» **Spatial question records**
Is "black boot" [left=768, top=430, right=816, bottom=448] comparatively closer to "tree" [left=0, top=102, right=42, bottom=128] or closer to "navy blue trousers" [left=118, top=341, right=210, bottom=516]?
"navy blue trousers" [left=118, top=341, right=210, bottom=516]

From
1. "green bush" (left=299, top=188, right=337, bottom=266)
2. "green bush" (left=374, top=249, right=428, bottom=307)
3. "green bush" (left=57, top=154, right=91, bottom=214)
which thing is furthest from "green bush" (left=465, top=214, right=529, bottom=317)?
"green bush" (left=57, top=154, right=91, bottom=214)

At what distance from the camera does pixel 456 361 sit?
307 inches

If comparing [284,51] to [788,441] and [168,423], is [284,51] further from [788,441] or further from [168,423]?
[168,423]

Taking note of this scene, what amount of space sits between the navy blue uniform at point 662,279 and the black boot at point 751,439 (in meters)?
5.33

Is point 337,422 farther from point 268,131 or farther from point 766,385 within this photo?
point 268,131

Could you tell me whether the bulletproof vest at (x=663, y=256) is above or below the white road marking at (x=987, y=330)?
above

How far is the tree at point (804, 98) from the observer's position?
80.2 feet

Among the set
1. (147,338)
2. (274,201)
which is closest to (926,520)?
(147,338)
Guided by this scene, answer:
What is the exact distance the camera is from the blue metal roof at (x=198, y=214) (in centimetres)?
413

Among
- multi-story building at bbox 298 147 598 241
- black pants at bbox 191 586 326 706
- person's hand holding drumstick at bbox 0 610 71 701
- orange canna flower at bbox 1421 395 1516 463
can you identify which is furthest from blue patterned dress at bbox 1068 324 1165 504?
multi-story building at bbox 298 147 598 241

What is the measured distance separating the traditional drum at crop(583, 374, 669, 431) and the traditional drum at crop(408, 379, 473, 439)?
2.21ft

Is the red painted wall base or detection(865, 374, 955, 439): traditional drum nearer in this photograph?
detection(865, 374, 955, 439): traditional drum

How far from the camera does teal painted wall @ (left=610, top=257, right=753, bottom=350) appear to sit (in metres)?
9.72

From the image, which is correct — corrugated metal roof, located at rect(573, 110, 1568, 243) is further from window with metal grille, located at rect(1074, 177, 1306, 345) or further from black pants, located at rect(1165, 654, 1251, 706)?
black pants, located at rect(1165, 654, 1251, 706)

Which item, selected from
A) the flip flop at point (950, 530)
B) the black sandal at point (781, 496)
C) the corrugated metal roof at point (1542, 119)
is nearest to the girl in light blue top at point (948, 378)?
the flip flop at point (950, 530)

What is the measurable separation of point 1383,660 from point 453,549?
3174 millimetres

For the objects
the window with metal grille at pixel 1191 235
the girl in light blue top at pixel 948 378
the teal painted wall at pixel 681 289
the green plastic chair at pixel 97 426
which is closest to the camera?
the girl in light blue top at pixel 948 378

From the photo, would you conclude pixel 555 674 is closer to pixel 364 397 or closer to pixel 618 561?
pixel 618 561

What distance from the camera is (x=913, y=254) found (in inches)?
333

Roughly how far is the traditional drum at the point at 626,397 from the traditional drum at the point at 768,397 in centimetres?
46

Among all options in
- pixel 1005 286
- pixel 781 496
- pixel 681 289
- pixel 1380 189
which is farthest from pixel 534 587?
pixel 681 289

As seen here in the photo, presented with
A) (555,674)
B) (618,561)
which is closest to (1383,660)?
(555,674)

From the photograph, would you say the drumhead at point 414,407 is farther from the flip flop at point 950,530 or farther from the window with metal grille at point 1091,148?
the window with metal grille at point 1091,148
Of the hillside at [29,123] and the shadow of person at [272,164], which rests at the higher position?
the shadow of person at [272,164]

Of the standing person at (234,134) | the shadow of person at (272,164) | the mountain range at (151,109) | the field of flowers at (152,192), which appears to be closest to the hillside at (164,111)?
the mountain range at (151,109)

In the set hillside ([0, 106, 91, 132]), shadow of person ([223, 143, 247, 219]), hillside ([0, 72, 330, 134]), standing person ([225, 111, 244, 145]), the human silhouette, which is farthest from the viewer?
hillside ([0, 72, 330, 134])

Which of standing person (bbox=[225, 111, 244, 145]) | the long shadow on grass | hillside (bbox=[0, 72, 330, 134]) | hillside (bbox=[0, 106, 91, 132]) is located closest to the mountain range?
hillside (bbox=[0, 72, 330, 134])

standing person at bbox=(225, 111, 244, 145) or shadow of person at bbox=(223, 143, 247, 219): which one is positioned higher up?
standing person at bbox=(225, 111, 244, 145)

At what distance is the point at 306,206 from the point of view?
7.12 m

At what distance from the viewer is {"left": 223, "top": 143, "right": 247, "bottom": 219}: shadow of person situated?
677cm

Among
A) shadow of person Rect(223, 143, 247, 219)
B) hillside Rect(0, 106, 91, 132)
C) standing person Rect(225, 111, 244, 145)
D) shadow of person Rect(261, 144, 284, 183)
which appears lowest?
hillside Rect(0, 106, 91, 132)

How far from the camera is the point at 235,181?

» **Given exercise**
Copy out the material above verbatim, starting at the line that contains "From the photo, would" and running through the end of the material, with that first line included.

» **Final result**
From the photo, would you conclude pixel 555 674 is closer to pixel 364 397 or closer to pixel 618 561?
pixel 618 561

What distance from the camera is (x=913, y=254) found (in inches)?
333

Roughly how far is the traditional drum at the point at 626,397 from the traditional drum at the point at 768,397 in centimetres?
46

Among all options in
- pixel 1005 286
- pixel 781 496
- pixel 681 289
- pixel 1380 189
which is farthest from pixel 534 587?
pixel 681 289

As seen here in the photo, presented with
A) (555,674)
B) (618,561)
which is closest to (1383,660)?
(555,674)

From the photograph, would you say the drumhead at point 414,407 is farther from the flip flop at point 950,530 or farther from the window with metal grille at point 1091,148?
the window with metal grille at point 1091,148
Of the hillside at [29,123] and the shadow of person at [272,164], which rests at the higher position?
the shadow of person at [272,164]

Of the standing person at (234,134) | the shadow of person at (272,164) | the mountain range at (151,109) | the field of flowers at (152,192), which appears to be closest to the hillside at (164,111)?
the mountain range at (151,109)

In the set hillside ([0, 106, 91, 132]), shadow of person ([223, 143, 247, 219]), hillside ([0, 72, 330, 134]), standing person ([225, 111, 244, 145]), the human silhouette, which is farthest from the viewer?
hillside ([0, 72, 330, 134])

Which of standing person (bbox=[225, 111, 244, 145]) | the long shadow on grass | hillside (bbox=[0, 72, 330, 134]) | hillside (bbox=[0, 106, 91, 132]) is located closest to the mountain range?
hillside (bbox=[0, 72, 330, 134])

standing person at bbox=(225, 111, 244, 145) or shadow of person at bbox=(223, 143, 247, 219): which one is positioned higher up?
standing person at bbox=(225, 111, 244, 145)

At what distance is the point at 306,206 from the point of view?
7.12 m

At what distance from the viewer is {"left": 223, "top": 143, "right": 247, "bottom": 219}: shadow of person situated?
677cm

Among
A) shadow of person Rect(223, 143, 247, 219)
B) hillside Rect(0, 106, 91, 132)
C) standing person Rect(225, 111, 244, 145)
D) shadow of person Rect(261, 144, 284, 183)
which appears lowest?
hillside Rect(0, 106, 91, 132)

How far from the camera is the point at 235,181?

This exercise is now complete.